Delayed store openings, missed maintenance visits, failed contractor access and logistical disruption are often accepted as operational inconveniences rather than signs of a wider issue. In many cases, businesses simply work around the problem because addressing the root cause is seen as too costly, disruptive or time-consuming.
Yet when companies do review their approach to keyholding and access management, the benefits often extend far beyond cost savings.
Drawing on experience both as a former retail director and from years working with organisations on access management strategies across large estates, Stuart comments, “Companies that recognise weaknesses in key handling are rarely looking for a security fix alone. They want better accountability, clearer traceability and fewer operational costs caused by inefficient processes.”
He adds, “With tighter budgets and rising expectations, more organisations are reassessing long-standing processes and looking at how technology can improve oversight, efficiency and accountability across the estate.”
From Control to Access Governance
So, what is the solution to access drift in retail?
There is no universal answer, but the most effective approach is shifting from simply controlling access to properly governing it. That means clear ownership of keyholding activities, defined processes and visibility over how access decisions are made.
One of the key requirements for this is greater centralisation and standardisation across the estate, while still allowing local administration where needed. Crucially, access decisions must remain traceable, both in terms of granting access and how it is used.
Reducing the number of keys in circulation and improving auditability will inevitably involve technology, alongside cooperation between multiple departments and service providers that require access to sites across the estate.

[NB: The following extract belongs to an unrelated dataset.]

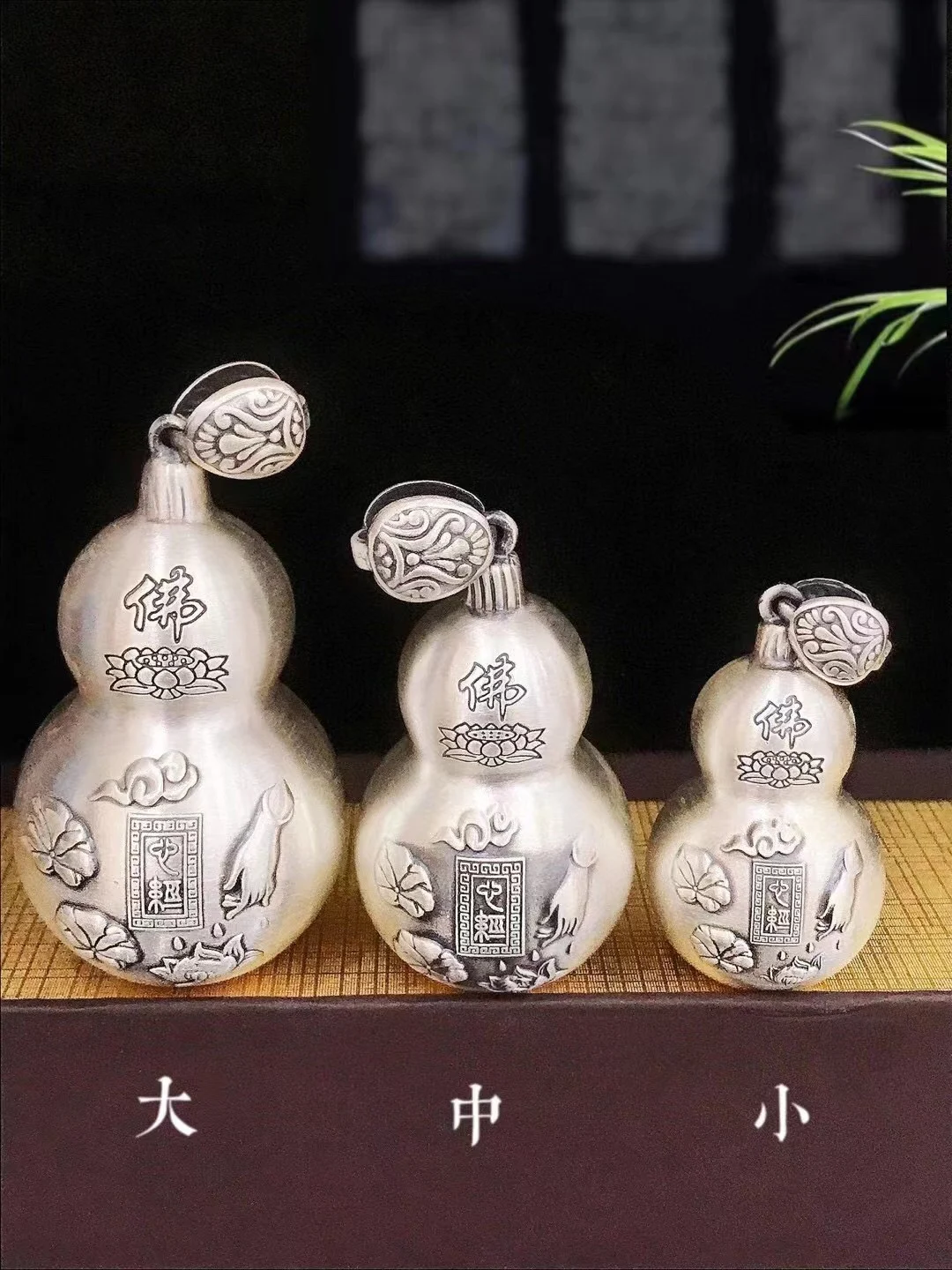 

The gourd, the blessing, the longevity, the good luck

What Real Oversight Looks Like in Practice
Ideally, the first step towards mature access governance is establishing who is accountable for all keyholding-related functions, not only on paper, but also in practice and without hesitation. “Pass the parcel” responsibility between departments and providers should be eliminated.
Access to premises should be tied both to individuals and their roles. Technology already exists to support time-restricted, purpose-led and revocable access limited to specific locations, regions or operational areas.
Approaches such as these can help reduce the number of keys in circulation while improving audit trails and overall control over access decisions.
The wider challenge, however, often extends beyond technology itself. Process updates, stakeholder alignment and operational buy-in across multiple departments and service providers all play an important role in making access governance work effectively across large estates.
Stuart comments, “How organisations manage the transition very much depends on urgency, priorities and budget. Some are looking for a gradual change that works alongside existing infrastructure, while others may choose to move towards fully digital access.”
He adds, “We’ve developed a solution that works with existing keys and locks while improving visibility and governance through a cloud-based platform. For some businesses, that offers a quicker and less disruptive route into modernising keyholding, while others may prefer to move entirely towards digital systems by replacing locks and introducing mobile credentials.”
Cost will naturally remain a deciding factor, with organisations weighing investment against operational impact and long-term efficiency. Regardless of the route taken, preparation and implementation remain critical to achieving the intended outcomes.
Access Requires Accountability
For many organisations, keyholding has historically been treated as a routine operational function rather than an area requiring consistent oversight.
But as retail estates become more complex, fragmented access and unclear ownership are creating operational risks that are becoming harder to ignore.
Ultimately, effective access management depends on maintaining clear accountability for who can access sites, when access is granted and how those decisions are managed across the organisation.